[Collected data]
****************

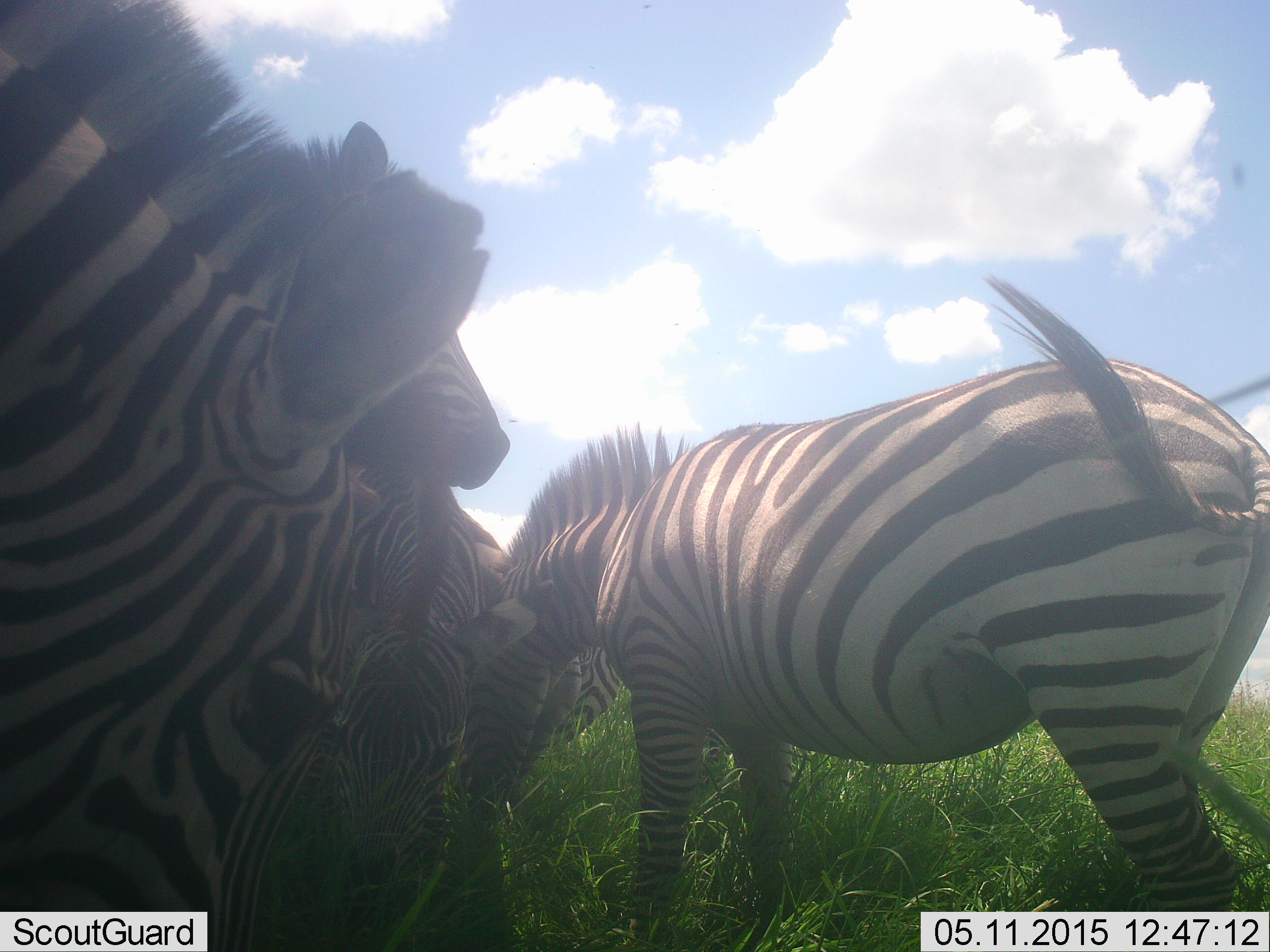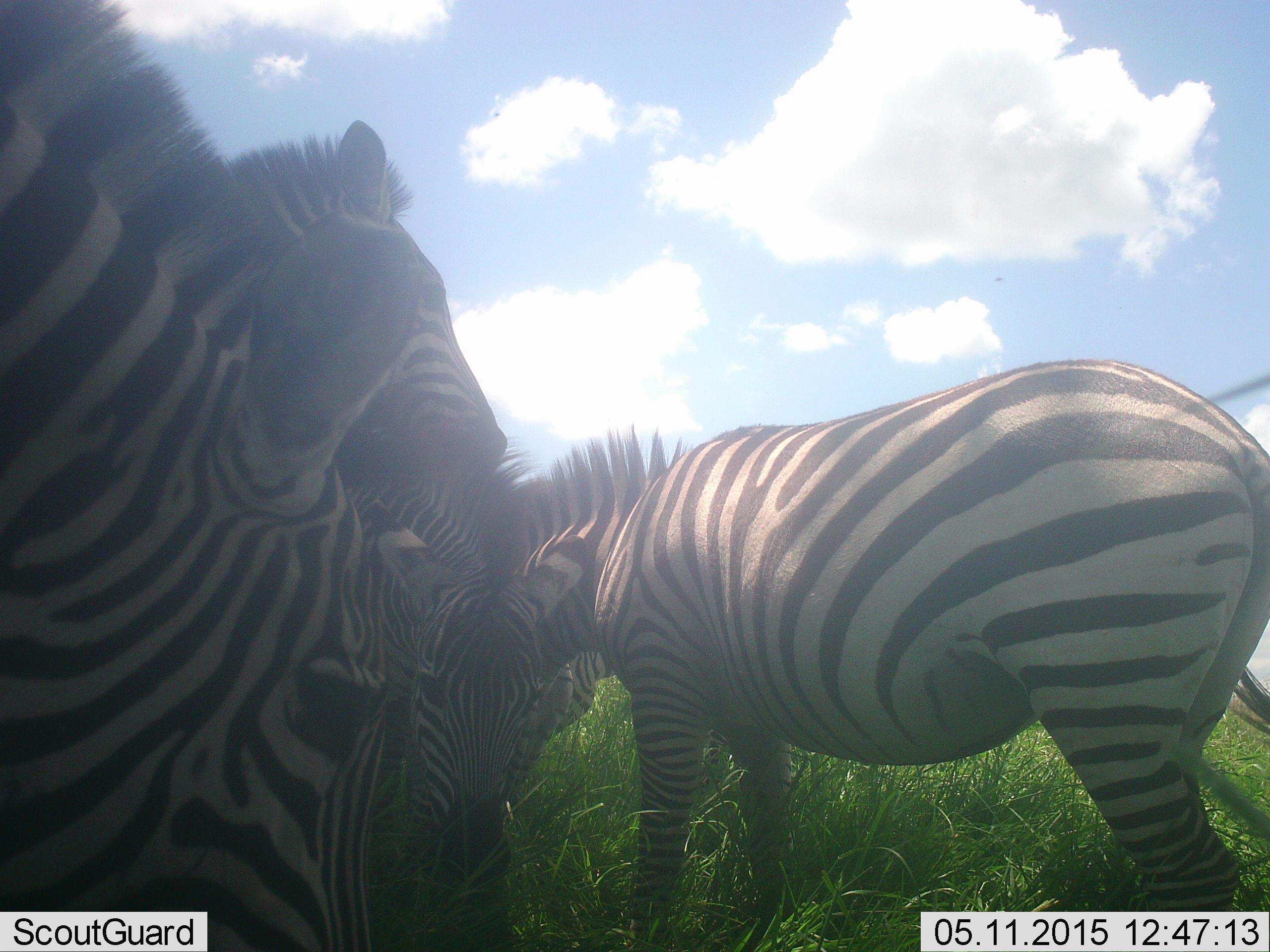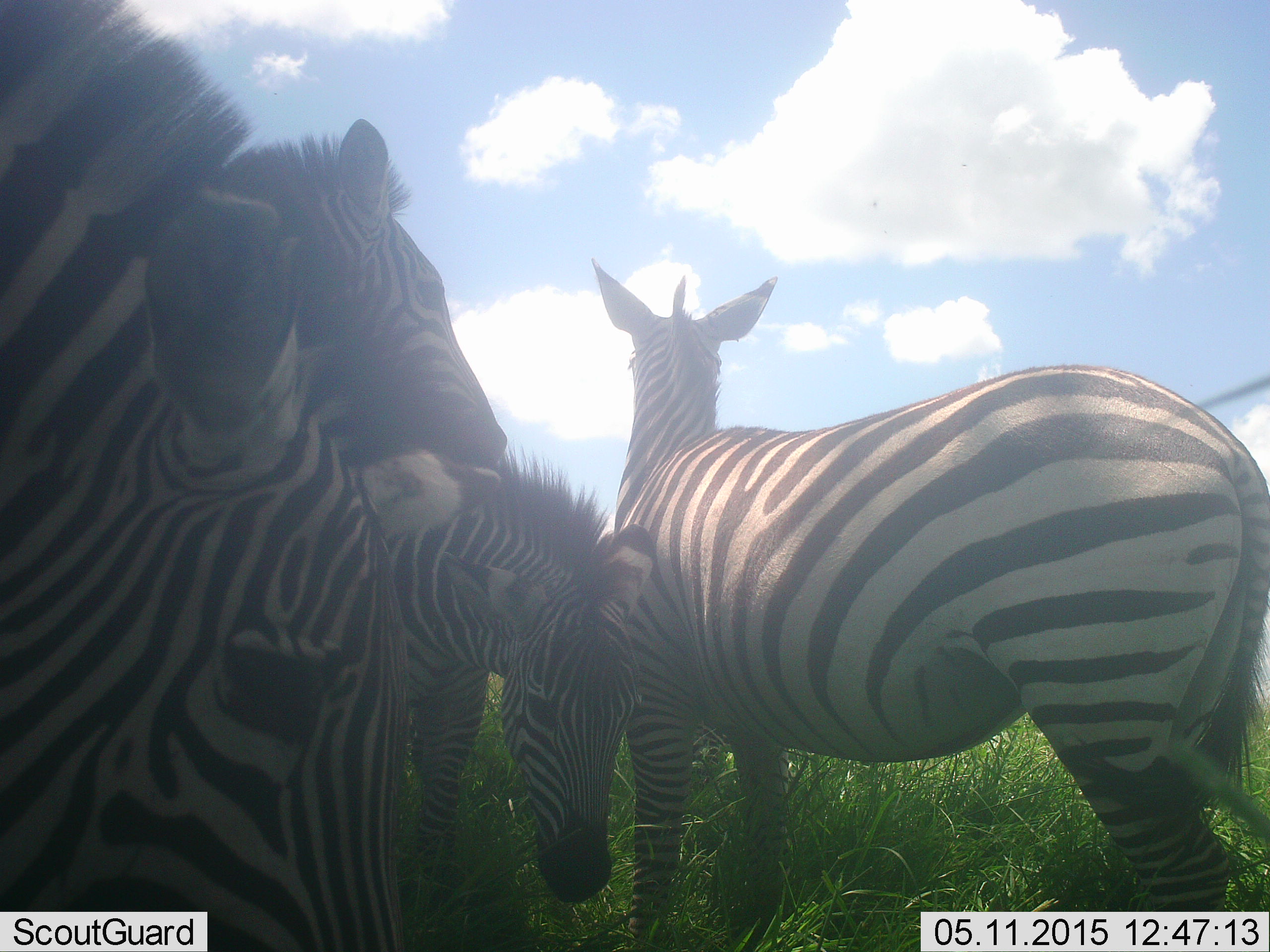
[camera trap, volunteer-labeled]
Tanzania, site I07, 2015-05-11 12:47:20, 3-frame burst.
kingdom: Animalia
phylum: Chordata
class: Mammalia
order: Perissodactyla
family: Equidae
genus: Equus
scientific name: Equus quagga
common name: plains zebra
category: zebra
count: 4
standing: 80%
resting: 10%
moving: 0%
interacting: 20%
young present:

****************

> [Your instructions] Each of the lines from the one that contains "class: Mammalia" through the last line of the data needs to be repeated exactly, with no others.

> [Completed task]
class: Mammalia
order: Perissodactyla
family: Equidae
genus: Equus
scientific name: Equus quagga
common name: plains zebra
category: zebra
count: 4
standing: 80%
resting: 10%
moving: 0%
interacting: 20%
young present:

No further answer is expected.